Sigma Moments¶

Sigma moments are useful chemical descriptors derived from the sigma profile. They are analogous to moments of a statistical distribution and can be thought of as a way to reduce the high-dimensional information present in a sigma profile to a smaller number of descriptors that characterize that sigma profile. Sigma moments are known to be valuable descriptors in QSPR and are thought to represent the solvent space well 1.

The following script will calculate the first several sigma moments as well as a H-bond acceptor and H-bond donor moment for a few common molecules.

Python code¶

import os
import numpy as np
from scm.plams import *
##################  Note: Be sure to add the path to your own AMSCRS directory here  ##################
database_path = os.getcwd()

if not os.path.exists(database_path):
    raise OSError(f'The provided path does not exist. Exiting.')


init()

#suppress plams output
config.log.stdout = 0

class SigmaMoments:

    def __init__(self,filenames,hb_cutoff=0.00854):
        self.filenames = filenames
        self.hb_cutoff = hb_cutoff


    def calculate_moments(self) -> dict:
        self.moments = {}
        self.calc_profiles_and_chdens()
        self.calc_standard_moments()
        self.calc_hb_moments()
        return self.moments


    def calc_profiles_and_chdens(self):

        # initialize settings object
        settings = Settings()
        settings.input.property._h = 'PURESIGMAPROFILE'
        # set the cutoff value for h-bonding
        settings.parameters.sigmahbond = self.hb_cutoff
        compounds = [Settings() for i in range(len(self.filenames))]
        for i,filename in enumerate(filenames):
            compounds[i]._h = os.path.join(database_path, filename)

        settings.input.compound = compounds
        # create a job that can be run by COSMO-RS
        my_job = CRSJob(settings=settings)
        # run the job
        out = my_job.run()
        # convert all the results into a python dict
        res = out.get_results()
        # retain profiles and charge density values
        self.tot_profiles = res["profil"]
        self.hb_profiles  = res["hbprofil"]
        self.chdens       = res["chdval"]


    def calc_standard_moments(self,max_power=3):
        for i in range(max_power+1):
            tmp_moms = []
            for prof in self.tot_profiles:
                tmp_moms.append( np.sum(prof*np.power(self.chdens,i)) )
            self.moments["MOM_"+str(i)] = tmp_moms


    def calc_hb_moments(self):
        self.moments["MOM_hb_acc"] = []
        self.moments["MOM_hb_don"] = []
        zeros = np.zeros(len(self.chdens))
        for prof in self.hb_profiles:
            self.moments["MOM_hb_acc"].append(np.sum( prof * np.maximum(zeros,self.chdens-self.hb_cutoff) ))
            self.moments["MOM_hb_don"].append(np.sum( prof * np.maximum(zeros,-self.chdens-self.hb_cutoff) ))

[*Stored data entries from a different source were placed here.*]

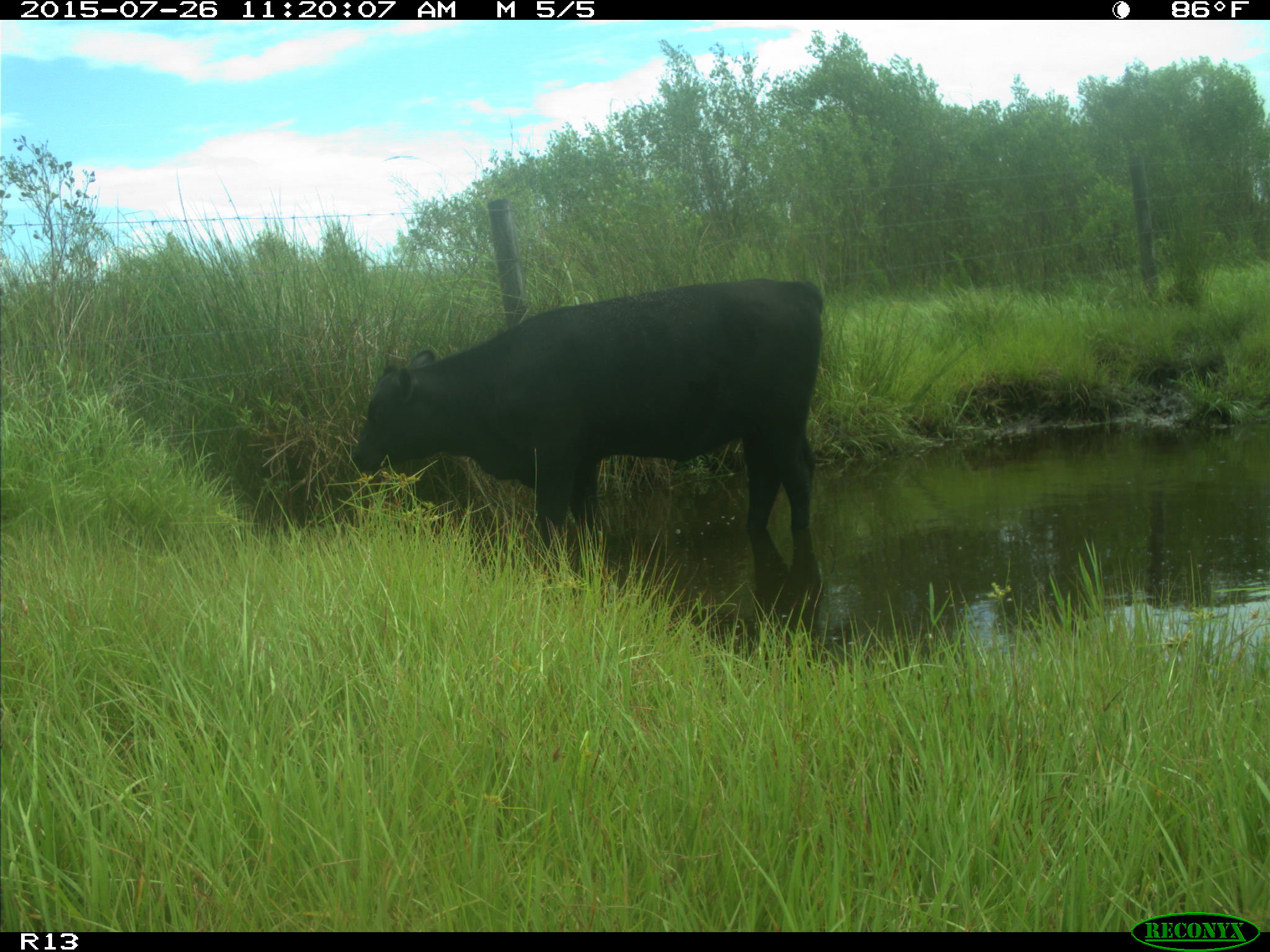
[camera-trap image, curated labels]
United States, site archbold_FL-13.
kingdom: Animalia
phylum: Chordata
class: Mammalia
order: Artiodactyla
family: Bovidae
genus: Bos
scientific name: Bos taurus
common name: domestic cow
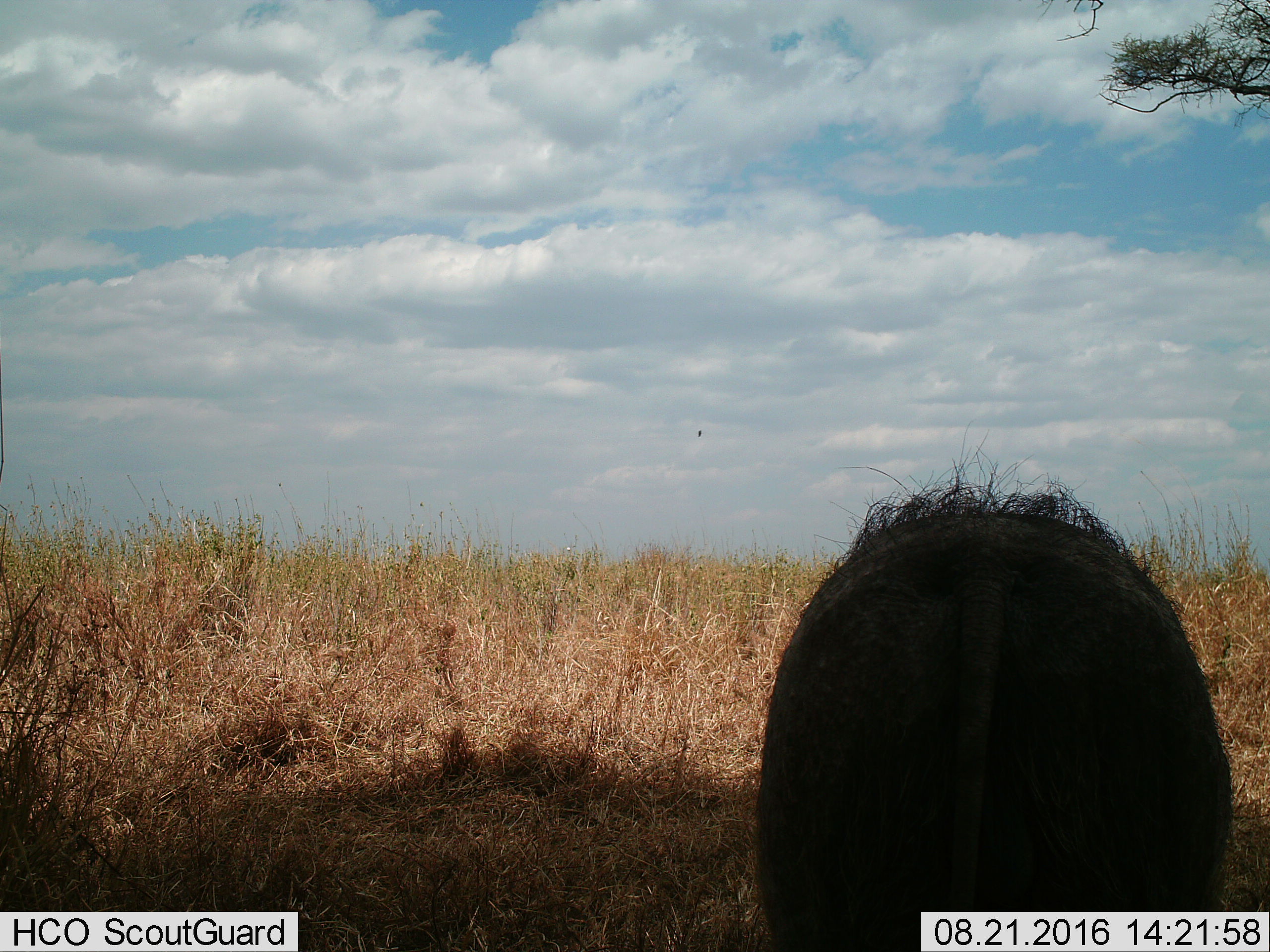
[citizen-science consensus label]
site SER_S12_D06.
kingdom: Animalia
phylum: Chordata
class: Mammalia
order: Artiodactyla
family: Suidae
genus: Phacochoerus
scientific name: Phacochoerus africanus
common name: warthog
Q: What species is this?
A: Warthog (Phacochoerus africanus).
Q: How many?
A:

# the files we want to use to calculate sigma moments
filenames = ["Water.coskf", "Hexane.coskf","Ethanol.coskf","Acetone.coskf"]

sm = SigmaMoments(filenames)
moms = sm.calculate_moments()
max_mom_len = max([len(m) for m in moms])

print()
print( (" "*5).join(["Moment".ljust(max_mom_len)]+filenames))
lens = [len(fn) for fn in filenames]
for mom_name in moms:
    print( (" "*5).join([mom_name.ljust(max_mom_len)]+[('{0:.5g}'.format(m)).rjust(l) for m,l in zip(moms[mom_name],lens)]))

finish()

References¶

1: A. Klamt, COSMO-RS From Quantum Chemistry to Fluid Phase Thermodynamics and Drug Design, Elsevier. Amsterdam (2005), ISBN 0-444-51994-7.